G. Activation state of IRF3, as measured by its nuclear translocation. U2OS cells were stained with anti-IRF3 antibody at indicated timepoints and the level of nuclear IRF3 signal was quantitated (a.u. indicates arbitrary unit). Each data point represents a nucleus (n=61-179). DAPI staining was used for defining nuclear boundary.

H. Activation state of MAVS, as measured by cell-free IRF3 dimerization assay. Mitochondrial fraction (P5) containing MAVS was isolated from U2OS cells 6 hrs post-dsRNA, and mixed with a common pool of cytosolic extract (S18) from unstimulated WT U2OS cells and in vitro translated ³⁵S-IRF3. Dimerization of ³⁵S-IRF3 was analyzed by native gel assay. * indicates mini-MAVS.
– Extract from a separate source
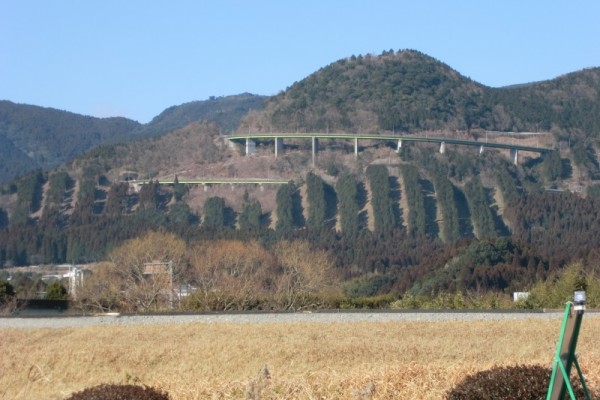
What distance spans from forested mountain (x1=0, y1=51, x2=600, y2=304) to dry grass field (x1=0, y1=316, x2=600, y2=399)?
129 ft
I. Cell-free IRF3 dimerization assay, comparing the activity of the mitochondrial fraction isolated from WT, ΔG3BPs and ΔG3BPs/ΔMAVS U2OS cells.

Data are presented in means ± SD. p values were calculated using two-tailed unpaired Student’s t test (ns, p>0.05). RNA-seq results contain 2 biological repeats and were confirmed by two independent experiments. All other data are representative of at least three independent experiments.). Raw data for the heatmap can be found in the supplemental file (data 1).